A POSTURA ÉTICA NÃO ESTÁ À MERCÊ DO MUNDO


          A chamada "crise dos valores morais", que se expressa no cotidiano não só do Brasil como no resto do mundo é o desaparecimento do dever-ser frente ao fortalecimento do dever-ter, e do bombardeamento que sofremos de falta de decoro e de compostura nos comportamentos individuais e na vida política. É o que sociólogos de linha durkheimiana, frente ao desamparo dos indivíduos nas escolhas morais, chamam de anomia. "Isto é, a desaparição do cimento afetivo que garante a interiorização do respeito às leis e às regras de uma comunidade" (CHAUI, 2007, P. 488).
          Mas esta não é uma crise inédita. A história humana é permeada de
crises, de adversidades, sendo próprio da condição humana. E um dos
principais exemplos de conduta ética está na Antiguidade, na figura de Epicuro. Ele é quem melhor representa a ética antiga porque suas atitudes sempre foram pautadas pela ética.
          A sua obra é extremamente atual, porque ensina o virtuosismo pessoal
mesmo em tempos de adversidades e introduz a dimensão do dever-ser. O homem não estaria à mercê do mundo e por isto poderia estabelecer a sua rota, a sua meta de vida plena e correta.
          A importância de Epicuro na construção do conceito de ética se justifica pelas idéias tão atuais como se escritas para nossos dias. Poucos filósofos foram tão caluniados e mal interpretados e ao mesmo tempo tão venerados com tanta veemência como ele o fora. Ensinava filosofia à moda grega em sua casa, em seu jardim, que ficaria conhecido na História da Filosofia como o Jardim de Epicuro, pleno de discípulos das cidades e ilhas vizinhas; e entre eles não faltavam mulheres, como Temistia e Leontina, célebres filósofas da época. Haja vista que as mulheres podiam também participar da escola, já que
ela se fundava na solidariedade e na amizade dos seus membros. As amizades epicuristas foram famosas em todo o mundo antigo pela sua nobreza.

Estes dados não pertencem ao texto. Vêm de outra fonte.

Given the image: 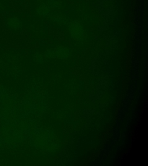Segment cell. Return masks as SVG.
<instances>
[{"label": "cell", "mask_w": 148, "mask_h": 166, "mask_svg": "<svg viewBox=\"0 0 148 166\" xmlns=\"http://www.w3.org/2000/svg\"><path fill=\"white\" fill-rule=\"evenodd\" d=\"M49 9H50V7L48 5L42 4L41 5L40 7L38 9L37 12L39 15H47L49 13Z\"/></svg>", "instance_id": "2"}, {"label": "cell", "mask_w": 148, "mask_h": 166, "mask_svg": "<svg viewBox=\"0 0 148 166\" xmlns=\"http://www.w3.org/2000/svg\"><path fill=\"white\" fill-rule=\"evenodd\" d=\"M9 26L13 28H18L20 25V21L16 18H12L8 20V22H7Z\"/></svg>", "instance_id": "1"}, {"label": "cell", "mask_w": 148, "mask_h": 166, "mask_svg": "<svg viewBox=\"0 0 148 166\" xmlns=\"http://www.w3.org/2000/svg\"><path fill=\"white\" fill-rule=\"evenodd\" d=\"M47 4L48 6L52 7L53 8L57 7V2L56 0H48L47 1Z\"/></svg>", "instance_id": "3"}]
</instances>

          Em seu jardim, o mestre influenciava não só pelo seu ensino, mas por
seu exemplo e modelo de conduta, pois apesar de seus sofrimentos físicos devido a sua doença (cálculos renais), era gentil e amável com todos, inclusive com os escravos, cultivando amizades e auxiliando os que necessitavam. Tal fato fazia com que todos que o conheciam raramente se afastassem de seu convívio. O vínculo entre os discípulos e seu mestre, se baseava na philia - amor/amizade à sabedoria, amor à verdade.
          Para Epicuro, a filosofia "deveria servir ao homem como instrumento de
libertação e como via de acesso a verdadeira felicidade" (Os Pensadores - EPICURO, 1988).

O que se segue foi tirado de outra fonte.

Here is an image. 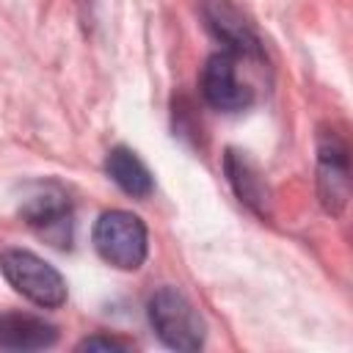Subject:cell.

          Cabe ao homem conseguir o domínio de si mesmo. O autodomínio exige que se libere das falsas crenças pela busca do conhecimento da realidade, bem como a posição do homem neste contexto.

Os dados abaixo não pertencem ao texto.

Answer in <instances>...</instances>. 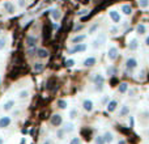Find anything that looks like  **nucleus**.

          Tal pensamento se enquadra perfeitamente na mentalidade emergente de nossos dias.
          Sua filosofia continua extremamente importante em dias atuais porque
em grande parte a sua ética é um ensino de virtuosismo pessoal, para que se possa ser feliz, ser sereno e ter prazer mesmo na adversidade. Em Epicuro, o prazer estava intimamente ligado à moderação, à ausência da dor, à tranqüilidade, à busca da amizade, tudo comedido prudentemente.
          Mesmo o grego não sendo mais cidadão e sim súdito do império macedônico, ainda que em momentos de repressão e cerceamento da liberdade pública, há todo um universo a ser conquistado e a ser trabalhado que é o universo interior, como um processo de libertação pessoal.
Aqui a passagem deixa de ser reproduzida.